→ **作業指示 1**
原文によると、7月の作業日の午後は毎年どのような日とされていますか。
→ **作業指示 2**
次の(a)〜(c)が原文の内容と合っているかどうか、それぞれ「はい」か「いいえ」で答え、判断の決め手となる原文の言葉をそのまま引用してください。
(a) 当日は雨のため、問い合わせの電話が何本もかかってきた。
(b) 山田親方は鶏のガラを煮込んで、かけうどんのスープをとっていた。
(c) この日の作業は午後まで続けられた。
→ **作業指示 3**
原文のうち、「梅雨の終わりにテングタケ発生」で始まり「午後が楽しく過ぎ去りました。」で終わる部分を、一字一句変えずに書き出してください。

→ **原文**
.....
'02年08号 No.51

☆作業日あれこれ

梅雨の終わりにテングタケ発生

 7月の作業日は午後を、毎年、活動開始のお祝いの日としています。この日は夜半からの雨が続いていましたが、例によって問い合わせの電話は全くありません。既に7時より焼き鳥名人を先頭に地鶏の解体が行われており、私が出てきた時は丸橋や井上などが内臓を処理した鶏をごしごしと洗っていました。誰も人が来なくて無駄になるとは考えてもいないようです。雨が強くなっても作業小屋に入りきらない参加者が集えるように、センターの軒からシートを張り出してと雨に備えた準備も進めました。観察会を実施する時間には小降りとなり、何とか作業ができそうと喜んでいたのですが、今回も、早く観察会を切り上げて作業に移ろうとしたのに、いっこうに参加した皆さんが帰ってきません。泉に続き今月の井上もカラオケマイク独占状態で観察会をやっているようです。帰ってきた時に、思わず雨脚が強くなって作業ができなくなったら、照る照る坊主の代わりに軒からぶら下げると言ってしまいました。この日の作業は午前中だけ、筍処理後に発生した細いタケを伐る竹林整備、タケを撲滅しようとしているエリアに刈り残ったタケを見つけての刈り取り、我が物顔に伸び始めているクズ退治、テングス病の出たタケの伐採と焼却、そして、にぎやかにお昼の準備です。焼き鳥、焼き茄子、酒飲み大将一門の手打ちうどん、ソメヤンハサケガスキー氏得意の焼きそばです。山田親方は、鶏のガラを煮込んで、ぶっかけうどんの次に食べるかけうどんのスープをとっていました。食事の際につき物の冷えた例の物は、冷蔵庫で冷やすだけでは足りそうにありませんでしたが、昨夕、丸橋が禁じ手をやっておりましたので、充分に皆様に届くこととなりました。禁じ手とは主のお留守のハリヨ池にケースごと浸けることなのですが、まぁ、一般利用者にわからないように全体を刈り取った草で覆いカムフラージュをしていましたので、良しとしました。(西瓜を冷やすのにもちょうど良い水温) こうして、5年目に入った活動日の午後が楽しく過ぎ去りました。
.....
→ **提供データ**
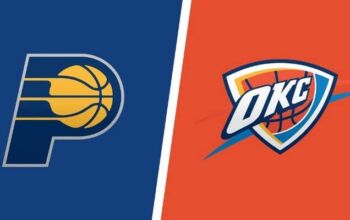 Pacers Seize Control in 2025 NBA Finals Game 3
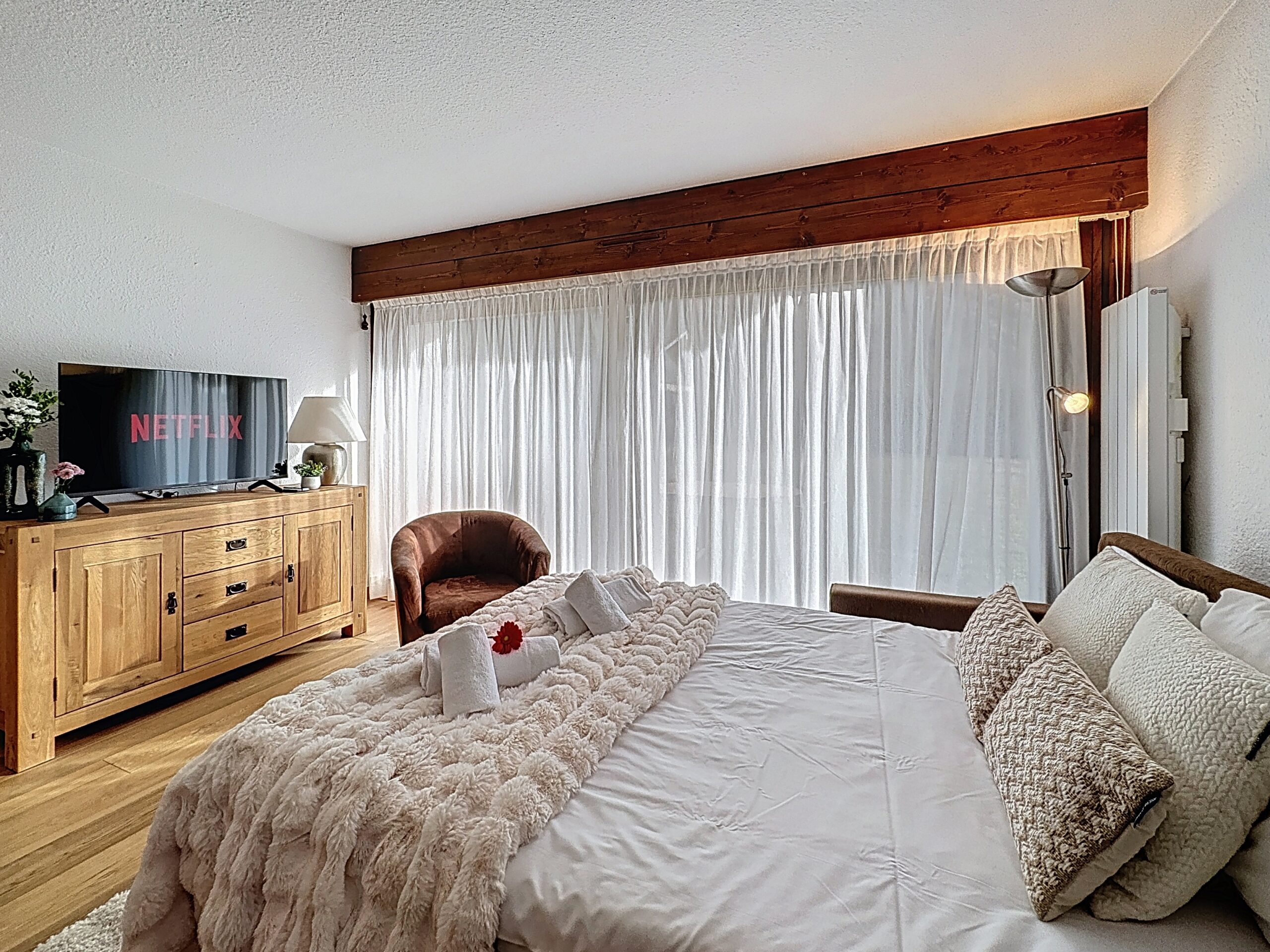 soleil-des-praz_00041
.....
→ **解答 1**
活動開始のお祝いの日とされています。

→ **解答 2**
(a) いいえ。「例によって問い合わせの電話は全くありません」
(b) はい。「山田親方は、鶏のガラを煮込んで、ぶっかけうどんの次に食べるかけうどんのスープをとっていました」
(c) いいえ。「この日の作業は午前中だけ」

→ **解答 3**
梅雨の終わりにテングタケ発生

 7月の作業日は午後を、毎年、活動開始のお祝いの日としています。この日は夜半からの雨が続いていましたが、例によって問い合わせの電話は全くありません。既に7時より焼き鳥名人を先頭に地鶏の解体が行われており、私が出てきた時は丸橋や井上などが内臓を処理した鶏をごしごしと洗っていました。誰も人が来なくて無駄になるとは考えてもいないようです。雨が強くなっても作業小屋に入りきらない参加者が集えるように、センターの軒からシートを張り出してと雨に備えた準備も進めました。観察会を実施する時間には小降りとなり、何とか作業ができそうと喜んでいたのですが、今回も、早く観察会を切り上げて作業に移ろうとしたのに、いっこうに参加した皆さんが帰ってきません。泉に続き今月の井上もカラオケマイク独占状態で観察会をやっているようです。帰ってきた時に、思わず雨脚が強くなって作業ができなくなったら、照る照る坊主の代わりに軒からぶら下げると言ってしまいました。この日の作業は午前中だけ、筍処理後に発生した細いタケを伐る竹林整備、タケを撲滅しようとしているエリアに刈り残ったタケを見つけての刈り取り、我が物顔に伸び始めているクズ退治、テングス病の出たタケの伐採と焼却、そして、にぎやかにお昼の準備です。焼き鳥、焼き茄子、酒飲み大将一門の手打ちうどん、ソメヤンハサケガスキー氏得意の焼きそばです。山田親方は、鶏のガラを煮込んで、ぶっかけうどんの次に食べるかけうどんのスープをとっていました。食事の際につき物の冷えた例の物は、冷蔵庫で冷やすだけでは足りそうにありませんでしたが、昨夕、丸橋が禁じ手をやっておりましたので、充分に皆様に届くこととなりました。禁じ手とは主のお留守のハリヨ池にケースごと浸けることなのですが、まぁ、一般利用者にわからないように全体を刈り取った草で覆いカムフラージュをしていましたので、良しとしました。(西瓜を冷やすのにもちょうど良い水温) こうして、5年目に入った活動日の午後が楽しく過ぎ去りました。